The Family Research Council is particularly notorious for its anti-gay advocacy and for being categorized as a hate group by the Southern Poverty Law Center. Although, it's also worth noting that the organization also promotes a sexist, "gender complementarist" view of gender roles and identity in addition to opposing abortion rights.
Even though he's only 25, Duggar has been hired as Executive Director of Family Research Council's legislative branch, FRC Action. In the several articles I've read about his hiring, his experience and educational background has largely been omitted, which seems curious. Maybe there just isn't much to speak of?
So, that must be really neat for him to have such a high-level opportunity.
A couple years ago, I ran an interview here with Vyckie Garrison, who recounted her experiences living in a fundamentalist "Quiverfull" movement where women shun all forms of birth control and remain obedient to "God" and men.
The Duggars, to my knowledge, don't explicitly identify as Quiverfull even as their thinking about gender appears quite similar. In the interview with Vyckie, we talk about how that patriarchal thinking really, as she put it, enshrines "the supreme importance" of men and leads to them often holding unrealistically high opinions of themselves, their ideas, and of their importance in the world.
So, I think it would be interesting to be a fly on the wall to see how a young fellow like Josh Duggar, who has grown up within that sort of "supreme man" culture, interacts with women in his new role, especially with those who disagree with him.
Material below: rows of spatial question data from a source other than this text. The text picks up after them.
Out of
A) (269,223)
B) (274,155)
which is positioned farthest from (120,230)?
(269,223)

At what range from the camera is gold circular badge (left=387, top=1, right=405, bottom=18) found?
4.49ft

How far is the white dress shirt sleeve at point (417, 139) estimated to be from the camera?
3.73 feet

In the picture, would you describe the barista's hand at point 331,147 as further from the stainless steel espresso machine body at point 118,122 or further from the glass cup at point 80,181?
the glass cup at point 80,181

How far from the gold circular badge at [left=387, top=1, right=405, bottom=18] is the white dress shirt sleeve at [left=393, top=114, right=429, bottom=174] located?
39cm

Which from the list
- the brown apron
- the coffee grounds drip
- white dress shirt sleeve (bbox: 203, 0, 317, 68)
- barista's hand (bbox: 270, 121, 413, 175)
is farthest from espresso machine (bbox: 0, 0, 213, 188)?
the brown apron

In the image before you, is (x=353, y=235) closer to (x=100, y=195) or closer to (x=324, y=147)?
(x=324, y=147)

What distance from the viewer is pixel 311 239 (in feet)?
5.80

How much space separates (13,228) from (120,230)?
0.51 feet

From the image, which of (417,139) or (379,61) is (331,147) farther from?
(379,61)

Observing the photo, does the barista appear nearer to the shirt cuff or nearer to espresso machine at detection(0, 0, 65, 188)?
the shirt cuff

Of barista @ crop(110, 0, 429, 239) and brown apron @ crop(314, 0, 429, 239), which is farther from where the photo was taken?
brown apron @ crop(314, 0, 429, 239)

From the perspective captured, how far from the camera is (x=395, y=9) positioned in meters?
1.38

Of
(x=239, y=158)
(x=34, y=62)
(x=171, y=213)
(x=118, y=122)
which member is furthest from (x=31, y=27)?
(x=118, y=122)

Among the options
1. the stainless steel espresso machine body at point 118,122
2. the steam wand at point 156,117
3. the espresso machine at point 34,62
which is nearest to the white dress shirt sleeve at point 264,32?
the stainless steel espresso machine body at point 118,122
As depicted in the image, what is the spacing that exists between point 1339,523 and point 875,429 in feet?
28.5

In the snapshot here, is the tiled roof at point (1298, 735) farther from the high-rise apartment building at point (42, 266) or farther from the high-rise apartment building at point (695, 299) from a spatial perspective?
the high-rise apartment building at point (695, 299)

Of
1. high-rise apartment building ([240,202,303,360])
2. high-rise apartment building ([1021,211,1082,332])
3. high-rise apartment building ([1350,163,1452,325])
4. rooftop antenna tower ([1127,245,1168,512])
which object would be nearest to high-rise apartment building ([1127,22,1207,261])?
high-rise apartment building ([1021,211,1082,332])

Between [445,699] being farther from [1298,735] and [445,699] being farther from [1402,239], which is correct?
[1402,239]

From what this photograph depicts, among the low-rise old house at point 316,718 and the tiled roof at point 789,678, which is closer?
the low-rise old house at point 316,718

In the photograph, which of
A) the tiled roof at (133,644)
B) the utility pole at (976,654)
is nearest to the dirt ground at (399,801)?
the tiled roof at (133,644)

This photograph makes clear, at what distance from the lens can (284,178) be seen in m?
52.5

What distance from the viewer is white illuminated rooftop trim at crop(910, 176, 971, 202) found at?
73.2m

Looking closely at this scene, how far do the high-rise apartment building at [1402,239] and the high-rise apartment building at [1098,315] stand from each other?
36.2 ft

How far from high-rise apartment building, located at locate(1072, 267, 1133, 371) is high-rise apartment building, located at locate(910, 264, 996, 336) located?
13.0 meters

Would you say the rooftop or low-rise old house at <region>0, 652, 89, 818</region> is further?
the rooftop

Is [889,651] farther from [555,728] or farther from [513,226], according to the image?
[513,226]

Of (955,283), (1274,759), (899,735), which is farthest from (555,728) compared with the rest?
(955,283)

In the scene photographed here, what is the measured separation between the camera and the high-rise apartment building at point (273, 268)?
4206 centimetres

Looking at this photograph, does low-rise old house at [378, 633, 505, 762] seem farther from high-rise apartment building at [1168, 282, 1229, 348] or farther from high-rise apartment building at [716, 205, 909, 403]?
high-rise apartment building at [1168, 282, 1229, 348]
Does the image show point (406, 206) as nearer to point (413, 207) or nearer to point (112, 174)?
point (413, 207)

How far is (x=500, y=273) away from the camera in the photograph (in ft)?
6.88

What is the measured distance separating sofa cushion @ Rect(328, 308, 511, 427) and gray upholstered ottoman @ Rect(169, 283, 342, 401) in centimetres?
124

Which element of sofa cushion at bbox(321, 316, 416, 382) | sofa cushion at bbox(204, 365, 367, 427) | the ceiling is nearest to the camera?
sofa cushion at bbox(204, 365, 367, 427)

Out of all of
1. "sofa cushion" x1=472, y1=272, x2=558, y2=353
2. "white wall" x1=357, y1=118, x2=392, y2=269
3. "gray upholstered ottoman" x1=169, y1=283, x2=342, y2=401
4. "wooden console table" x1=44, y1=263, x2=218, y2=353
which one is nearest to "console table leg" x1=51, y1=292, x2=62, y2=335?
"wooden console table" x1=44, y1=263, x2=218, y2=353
For, holding even benevolently sexist ideas about women is often an indicator that darker, more malevolent ideas about whose voices are and are not authoritative are often lurking about an a centimeter under the surface, just waiting for the right context to come out.
In my experience, men who take for granted the intellectual supremacy of men, even if they don't fully comprehend that they hold such a view, often have a rude awakening when first confronted with women who don't live by the "if a man says it, a woman must believe it and agree with it" credo that they mistakenly believe most women live by. It also seems to cause some of them more than a bit of angst when they learn that even if they think of themselves as Good People for being Christians, that other people think of them as really problematic or, gasp, even bigoted and sexist.